I've run in to a bit of a problem. I'm making a very super basic script just to see how easy the concept is and I'm really not sure where I should start with it.
My script does the following:
I have an array of words, which will be taken from a DB, but for the sake of this demonstration I've just made it an array with 2 words, "hello" and "goodbye". Normally these words will be words that are considered offensive. My script will replace all occurrences of the words in the array with *s, as to censor them out.
One thing I know quite well, as I use a few games etc. that have a similar system, is that this is easily bypass-able by using characters such as é instead of e. Hello = ***** but Héllo = Hello.
What I'd like to know is this. As I've not done anything regarding UTF-8 encoding, nor do I really know how it works with PHP, is there a way to get all variations of a character? So an e/E with all of the possible accents that exist within UTF-8. If it were ASCII I'd simply make an array with all of the ASCII numbers and work that in to the code, however I've not been able to find a way to do something similar with UTF-8 characters.

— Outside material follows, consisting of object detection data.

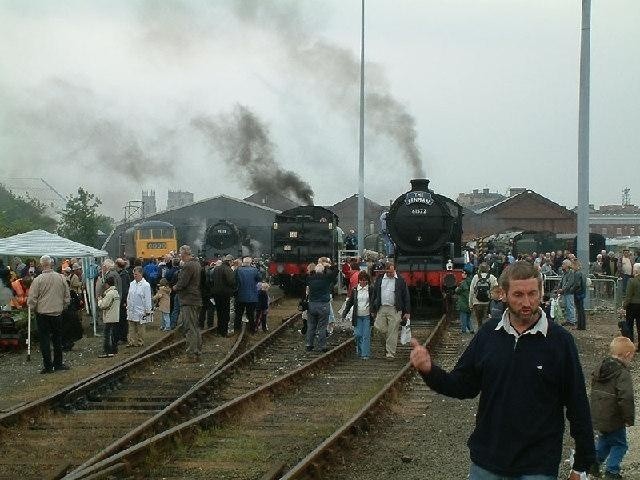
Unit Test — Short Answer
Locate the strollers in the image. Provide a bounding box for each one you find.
[540,289,563,321]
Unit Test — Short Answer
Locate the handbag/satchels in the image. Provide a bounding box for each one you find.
[400,317,411,345]
[298,294,308,311]
[618,313,634,342]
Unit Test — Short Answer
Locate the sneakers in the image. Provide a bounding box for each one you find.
[54,364,69,370]
[40,368,54,374]
[385,352,394,358]
[178,357,196,363]
[605,471,624,480]
[98,353,107,358]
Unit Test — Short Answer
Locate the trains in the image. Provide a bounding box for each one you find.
[268,205,341,293]
[121,220,178,269]
[198,218,255,267]
[365,179,464,313]
[466,230,569,265]
[0,306,37,352]
[557,232,608,261]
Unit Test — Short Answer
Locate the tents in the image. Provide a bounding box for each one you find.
[0,229,108,335]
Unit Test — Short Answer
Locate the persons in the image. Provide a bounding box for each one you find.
[96,245,271,359]
[455,247,588,331]
[592,250,640,295]
[409,258,599,480]
[27,251,72,374]
[0,256,82,306]
[298,254,409,361]
[621,263,640,352]
[588,335,636,480]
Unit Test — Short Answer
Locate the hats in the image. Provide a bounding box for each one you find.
[105,277,114,286]
[563,259,571,267]
[223,254,233,261]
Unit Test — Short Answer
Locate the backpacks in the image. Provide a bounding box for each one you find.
[473,273,492,302]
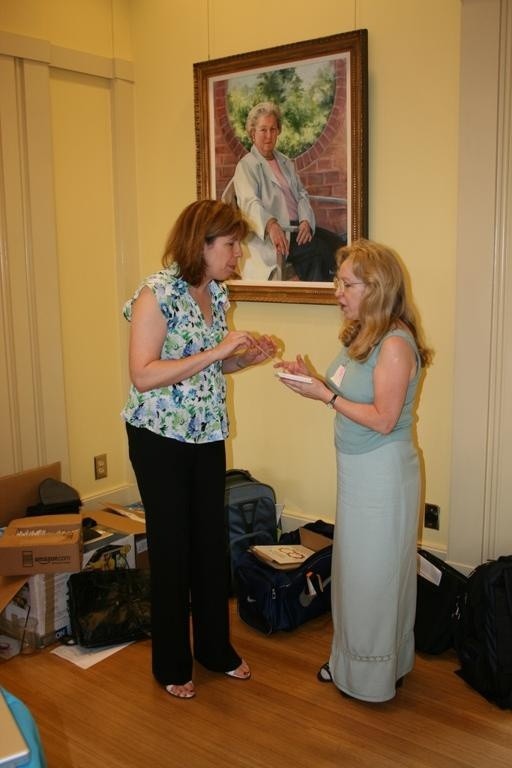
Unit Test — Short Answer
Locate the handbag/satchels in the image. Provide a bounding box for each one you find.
[68,568,152,649]
[414,549,468,654]
[234,521,333,637]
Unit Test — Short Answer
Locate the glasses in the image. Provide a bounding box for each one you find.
[333,277,363,292]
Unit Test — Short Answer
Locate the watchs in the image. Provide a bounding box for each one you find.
[325,394,339,407]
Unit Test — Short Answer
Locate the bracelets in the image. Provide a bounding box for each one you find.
[236,355,246,369]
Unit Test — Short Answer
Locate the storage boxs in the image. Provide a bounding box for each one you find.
[0,461,151,651]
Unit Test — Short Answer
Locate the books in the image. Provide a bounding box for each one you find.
[0,692,31,767]
[248,544,318,571]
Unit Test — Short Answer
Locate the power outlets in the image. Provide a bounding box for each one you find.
[95,454,108,480]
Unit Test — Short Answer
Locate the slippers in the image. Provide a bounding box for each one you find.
[227,661,252,681]
[317,662,332,682]
[165,681,195,697]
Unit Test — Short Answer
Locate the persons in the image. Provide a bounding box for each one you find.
[273,238,435,704]
[233,102,347,281]
[119,199,279,700]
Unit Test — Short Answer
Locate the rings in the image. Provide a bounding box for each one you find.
[276,244,280,248]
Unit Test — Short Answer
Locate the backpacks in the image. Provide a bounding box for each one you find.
[225,468,278,596]
[454,555,512,711]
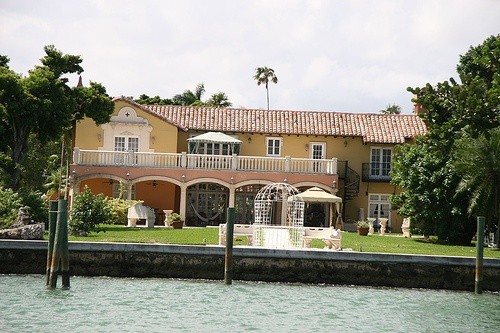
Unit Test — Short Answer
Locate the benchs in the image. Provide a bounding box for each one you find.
[218,223,342,251]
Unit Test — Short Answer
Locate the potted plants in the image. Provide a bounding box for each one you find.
[354,219,370,236]
[167,213,184,230]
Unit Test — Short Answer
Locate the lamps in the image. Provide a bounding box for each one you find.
[230,175,235,184]
[332,178,337,188]
[151,136,156,145]
[284,176,288,184]
[182,173,186,182]
[97,134,102,142]
[126,171,131,180]
[305,143,309,152]
[72,168,76,177]
[247,136,252,144]
[151,181,158,189]
[343,140,348,147]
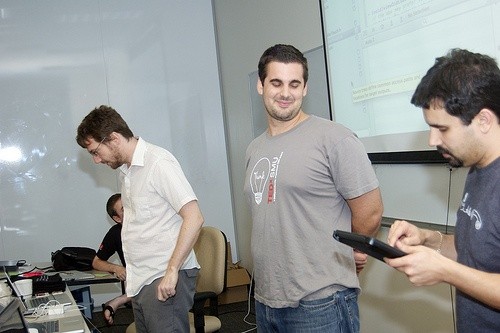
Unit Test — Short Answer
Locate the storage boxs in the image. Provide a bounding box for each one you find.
[205,265,253,306]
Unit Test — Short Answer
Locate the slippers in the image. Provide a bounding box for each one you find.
[101,303,114,324]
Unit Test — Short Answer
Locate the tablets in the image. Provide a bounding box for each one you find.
[333,229,405,263]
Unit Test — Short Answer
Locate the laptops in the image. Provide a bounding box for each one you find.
[3,265,74,315]
[0,298,85,333]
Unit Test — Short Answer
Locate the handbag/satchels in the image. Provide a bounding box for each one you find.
[51,247,96,272]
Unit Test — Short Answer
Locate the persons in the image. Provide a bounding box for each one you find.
[92,194,131,323]
[76,105,204,333]
[388,47,500,333]
[242,44,385,333]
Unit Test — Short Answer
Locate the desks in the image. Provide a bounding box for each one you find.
[21,262,121,333]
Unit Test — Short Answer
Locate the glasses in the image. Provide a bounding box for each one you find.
[90,135,107,158]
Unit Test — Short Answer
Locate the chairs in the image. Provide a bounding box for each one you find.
[125,226,228,333]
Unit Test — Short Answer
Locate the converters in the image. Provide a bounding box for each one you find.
[48,305,64,315]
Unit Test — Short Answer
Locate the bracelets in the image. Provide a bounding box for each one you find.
[435,231,443,252]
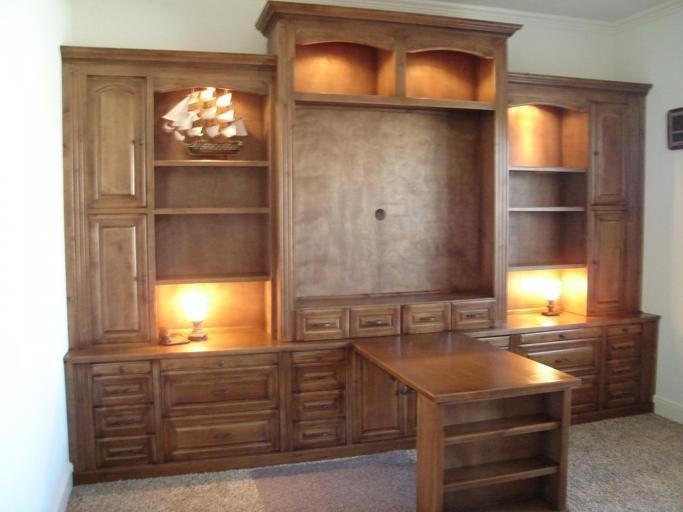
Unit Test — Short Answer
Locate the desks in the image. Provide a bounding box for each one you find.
[350,331,581,512]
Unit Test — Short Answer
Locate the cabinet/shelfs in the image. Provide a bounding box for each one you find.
[511,83,646,309]
[514,328,656,416]
[68,356,280,473]
[298,310,401,452]
[63,59,269,336]
[289,40,485,297]
[403,302,501,332]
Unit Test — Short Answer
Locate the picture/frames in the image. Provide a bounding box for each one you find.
[667,107,683,150]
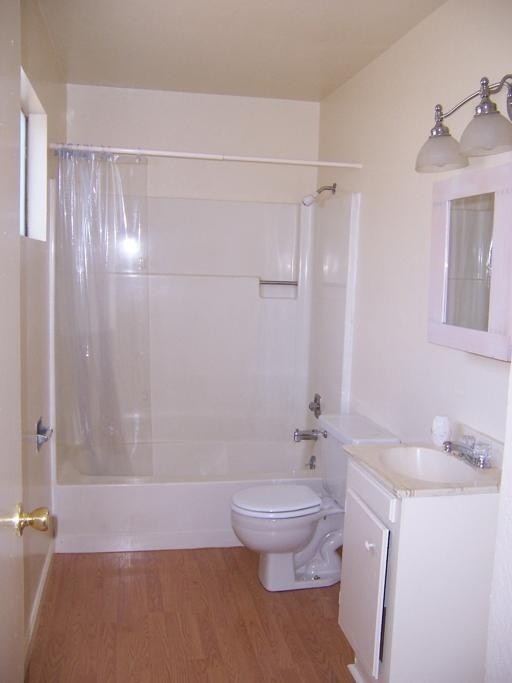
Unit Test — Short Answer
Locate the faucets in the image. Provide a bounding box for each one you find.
[443,439,475,462]
[293,428,318,441]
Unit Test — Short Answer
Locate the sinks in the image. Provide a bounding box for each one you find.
[379,445,477,483]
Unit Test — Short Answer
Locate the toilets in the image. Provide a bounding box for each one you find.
[230,410,400,593]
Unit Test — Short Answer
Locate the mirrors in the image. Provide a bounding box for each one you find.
[444,190,496,332]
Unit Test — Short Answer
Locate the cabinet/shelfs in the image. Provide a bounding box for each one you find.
[336,446,507,681]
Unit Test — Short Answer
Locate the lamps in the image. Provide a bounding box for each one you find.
[414,70,512,174]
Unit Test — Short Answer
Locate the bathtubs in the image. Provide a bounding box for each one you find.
[57,437,326,555]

My code works fine, so there's no need for me to post it unless somebody asks me to, but what I'd like to achieve is something similar to this, but with UTF-8.
$a = array(65,97);
foreach($a as $x){
echo chr($x) . '<br />';
}
This will, obviously, just show A and a. This, I could work in to my code and replace the words even if they contained these characters as well. Something similar would be awesome if possible.
Cheers guys/gals.
An addition: I would like to achieve this without actually typing the foreign characters in my code. I don't want é etc. in my PHP, I'd like to convert from something, in the same way as my code does above, but obviously not with ASCII; something else.